We don't, but we could. We specialise and trade because it's cheaper and easier, and in the process we have lost (or chosen not to develop) some skills/expertise. We have adopted our current system because it's the best in the current situation, but if that situation changed, all the other nations vanished and we had free access to the planet's resources, I reckon we have enough population to maintain TL8. We might even have enough to create it.
Ok, I take your point that we could, because, well, we could. But there is so much to do in a TL8 sociaty that would 60 million people produce enough wealth to be able to maintian it?
Now these are rough figures, so you'll need to take them with a pinch, but I'm sure you will get my point. If we go with uk figures, in the 2001 censous there were 58.8 million people in the uk, of which 36.1 million are in the working population. So for a start you would have to produce enough excess wealth to support 22.7 million people (or 62% of your working population). Now if we pick an industry we know we are not sufficent it, agriculture, about 1.2% of the working population is in agriculture or 433,200 people and we produce about 60% of our needed food stuffs.
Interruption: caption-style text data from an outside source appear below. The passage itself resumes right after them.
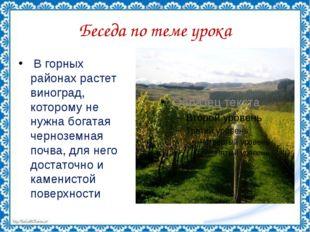 Беседа по теме урока В горных районах растет виноград, которому не нужна бога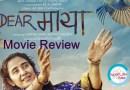 Movie Review: Dear Maya starring Manisha Koirala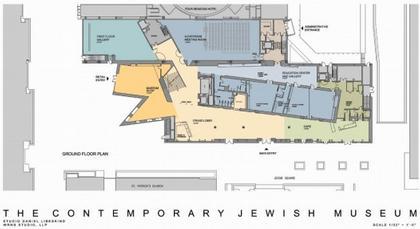 Современный еврейский музей. План 1-го этажа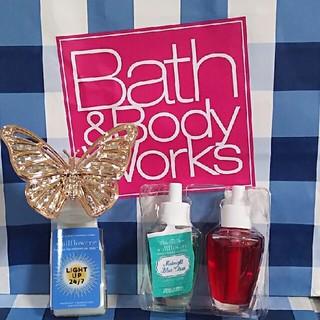 バスアンドボディーワークス(Bath & Body Works)のクロエ様専用 バスアンドボディワークス ウォールフラワー セット(アロマポット/アロマランプ/芳香器)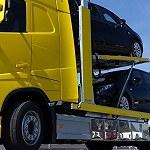 Firma transportowa Dąbrowa Górnicza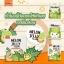 Melon Jelly Klear เจลลี่เมล่อน แบรนด์เอมิ ราคาพิเศษ 55 บาท thumbnail 11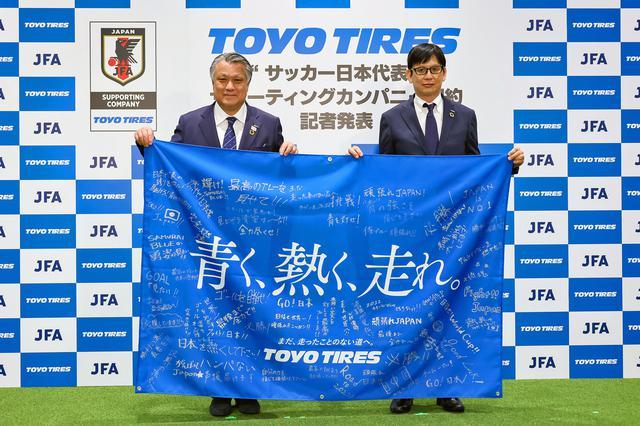 画像: トーヨータイヤからJFAにキーメッセージの書かれた応援旗が贈呈された。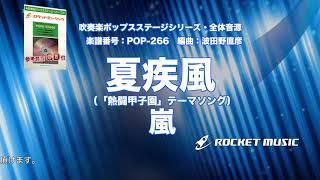 夏疾風/嵐(「熱闘甲子園」テーマソング)【吹奏楽 全体演奏】ロケットミュージック- POP-266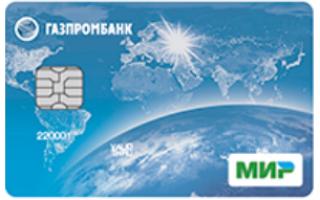 Карта Мир от Газпромбанка
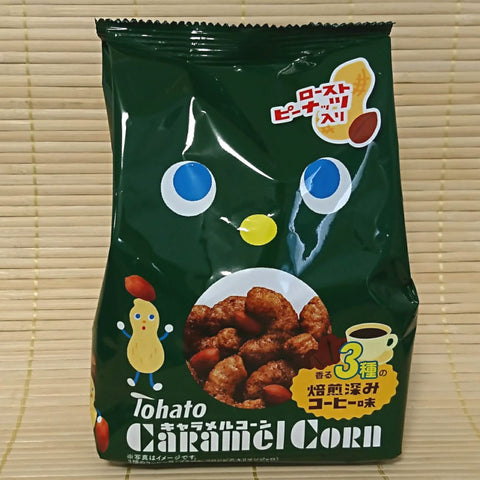 Tohato Caramel Corn - Coffee (with Peanuts)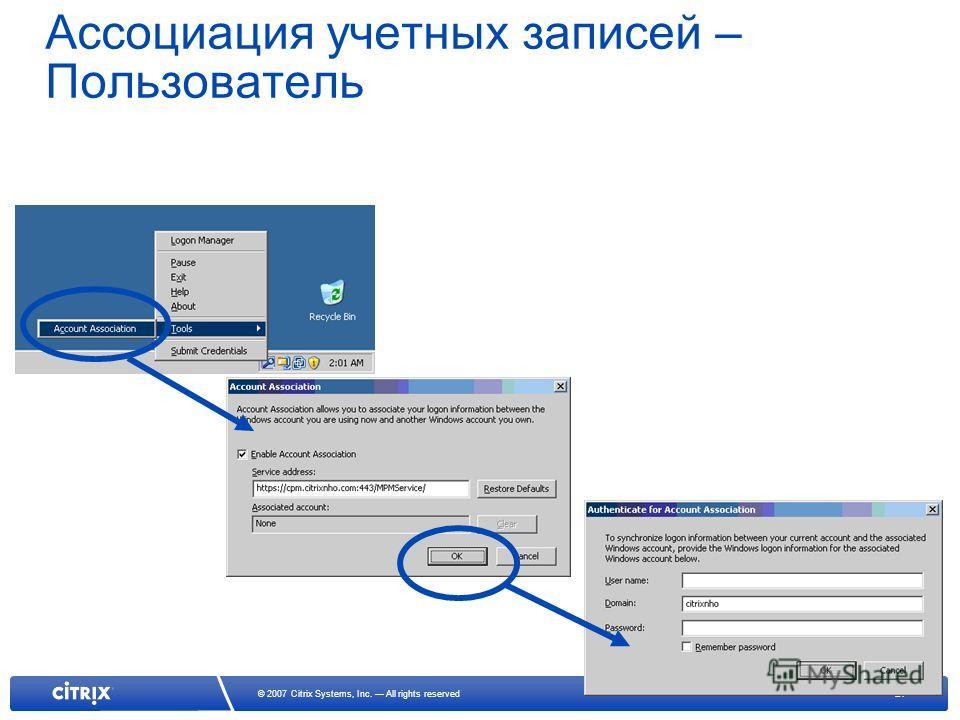 27 © 2007 Citrix Systems, Inc. All rights reserved Ассоциация учетных записей – Пользователь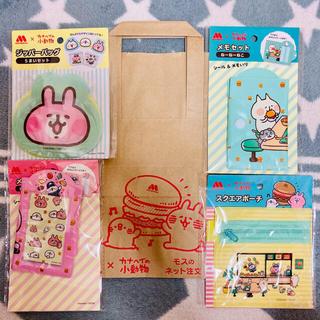 ☆モスバーガー×カナヘイ おもちゃ コラボ 全4種セット モス☆
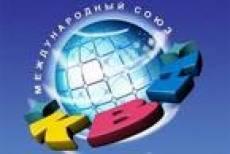 Клуб веселых и находчивых проводит юношеский чемпионат игр КВН в районах Мордовии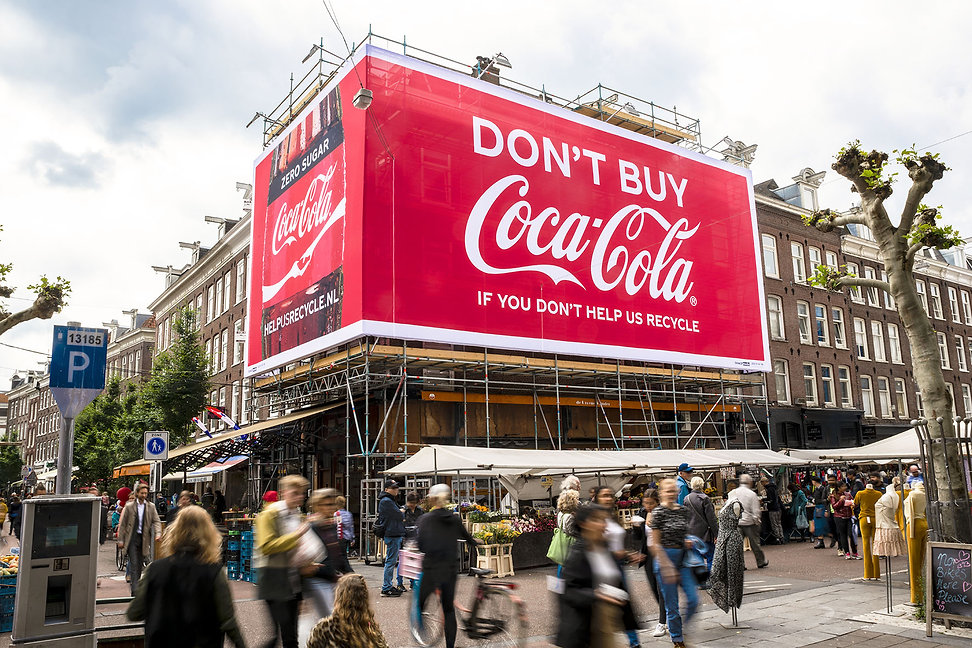 CocaCola_Amsterdam_AlbertCuypstraat_I.jp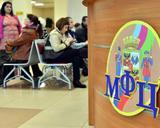Паспорта и права россиянам будут выдавать в  МФЦ
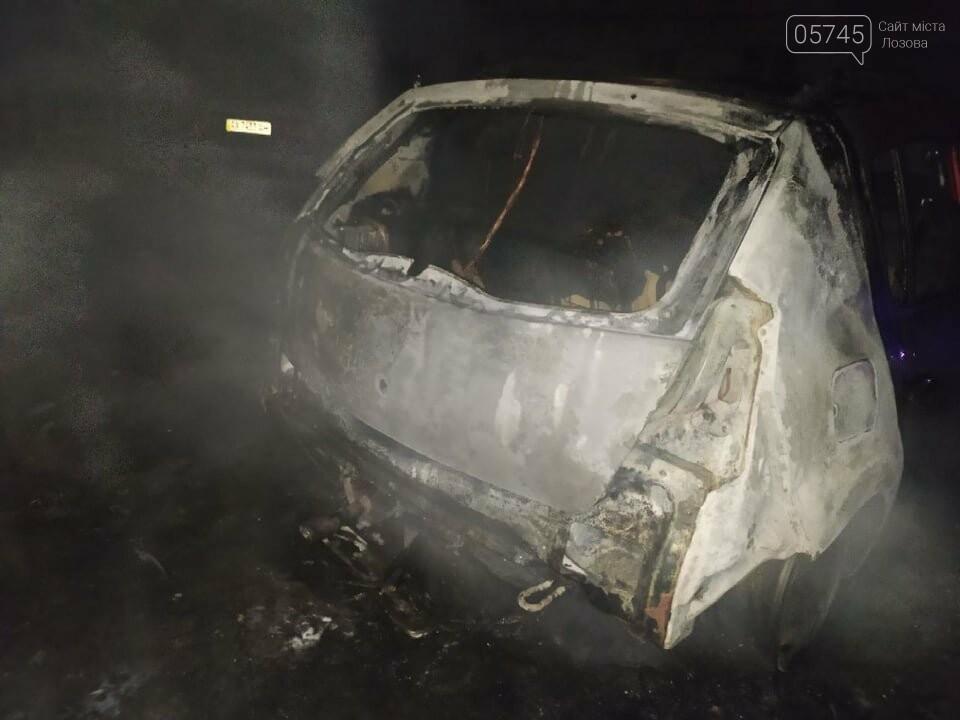 В Лозовой снова сгорела машина (ФОТО, ВИДЕО), фото-2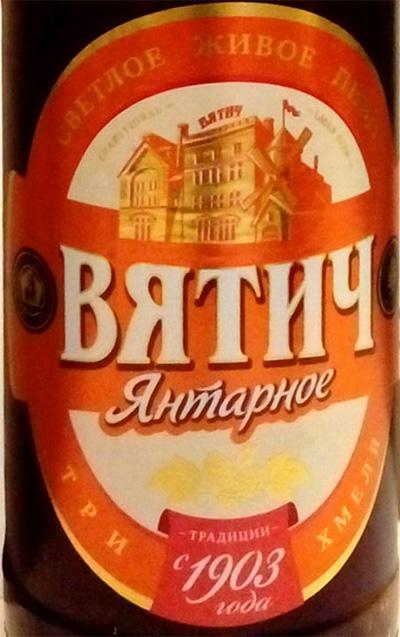 Отзыв о пиве Вятич Янтарное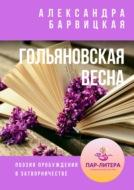 Гольяновская Весна. Поэзия пробуждения взатворничестве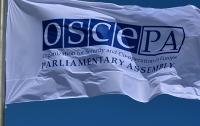 ПА ОБСЕ потребовала вывода российских войск из Украины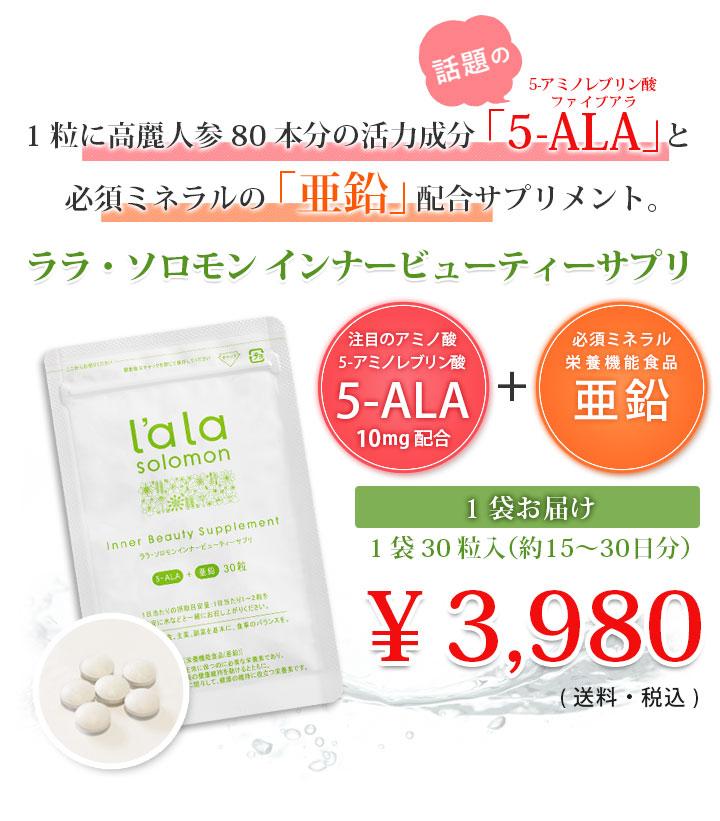 楽天市場】【5-ALA(アミノレブリン酸配合サプリ)】ララ・ソロモン ...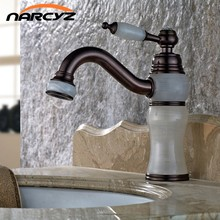 Luxury New Natural Marble Decoration Bathroom Lavatory Basin Vessel Sink Mixer Tap XRA-854(China)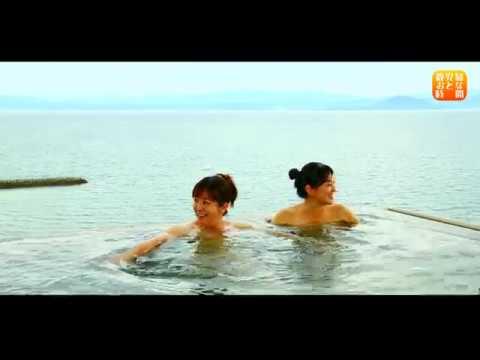 花の温泉宿・指宿温泉「吟松」4分バージョン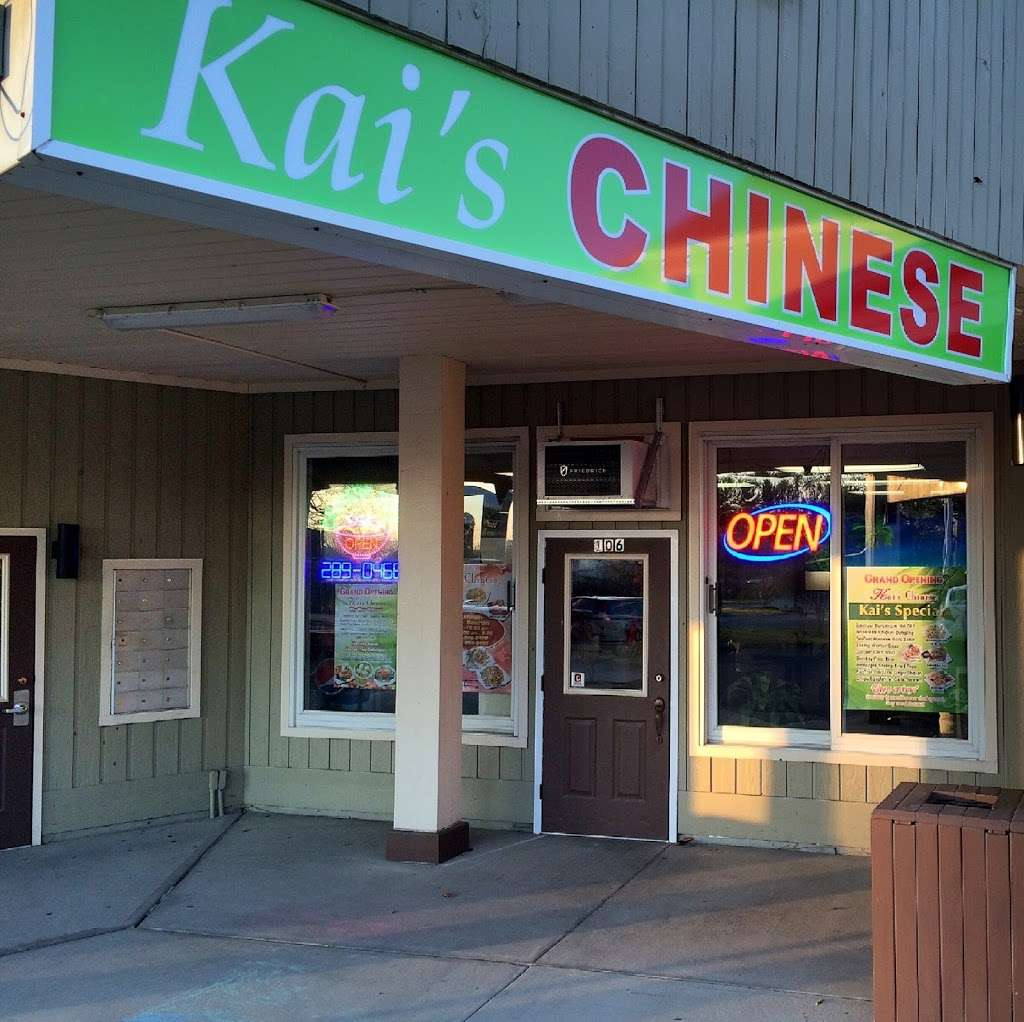 Kais Chinese Kitchen - restaurant    Photo 2 of 10   Address: 145 NY-22, Pawling, NY 12564, USA   Phone: (845) 289-0468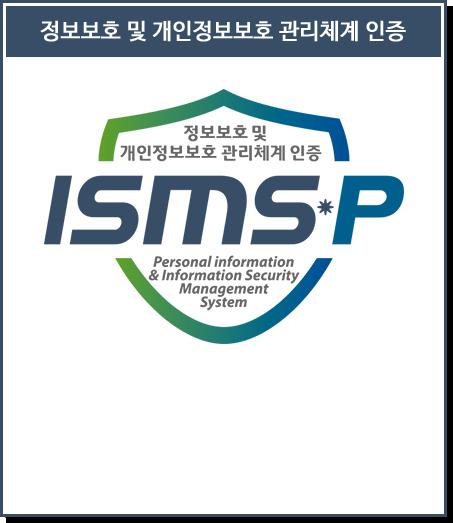 정보보호 및 개인정보보호 관리체계 인증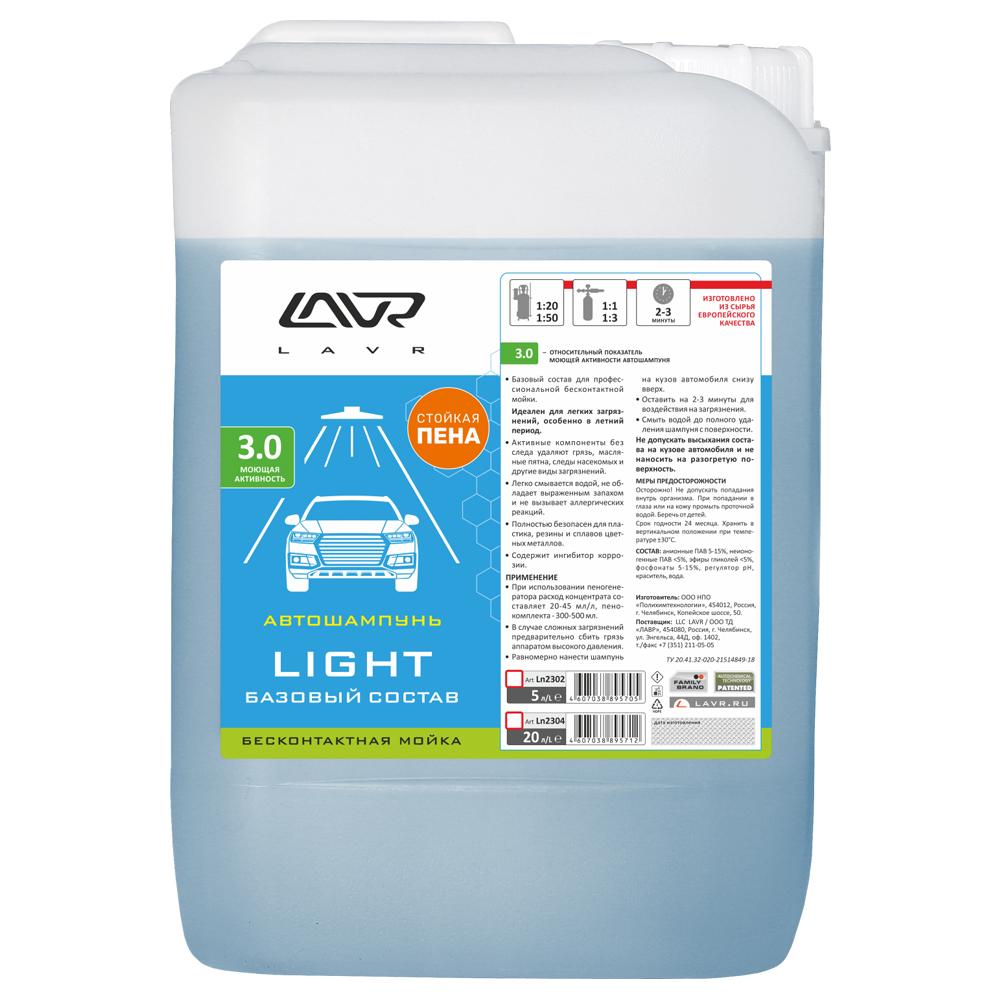 Автошампунь для бесконтактной мойки 'LIGHT' базовый состав 3.0 (1:20-1:50)LAVR Auto shampoo LIGHT 5.4 кг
So to produce enough food we would need to move an additional 173,280 people into agriculture or an additonal 0.48% of the working population.
We could then take all the other industries we arn't sufficent in; oil, gass, coal, iron, sulfer, diamonds, steel, wood, (and these are just comodities) etc, etc, etc, we can start to exstrapotale the % of the working population needed for their production.
Then we keep those which we are sufficent in the same, retail, distribution, education, policing, healthcare, etc, etc,
And then we would look to include all the industries that we don't have, space, computing, etc, etc, etc, and I think it looks like 36.1 million just isn't enough. And that's just the people, with nothing to do with wealth generation.
Of course, government efficiency is a major factor. Many of the more advanced nations on Earth today are struggling under the excesses of a bureaucratic democracy. A feudal technocracy would make a significant difference to our potential. I shudder to think how much duplicated effort, pointless activity, and bureaucratic nonsense hampers our current efforts, not to mention the burden of politics, religion and war.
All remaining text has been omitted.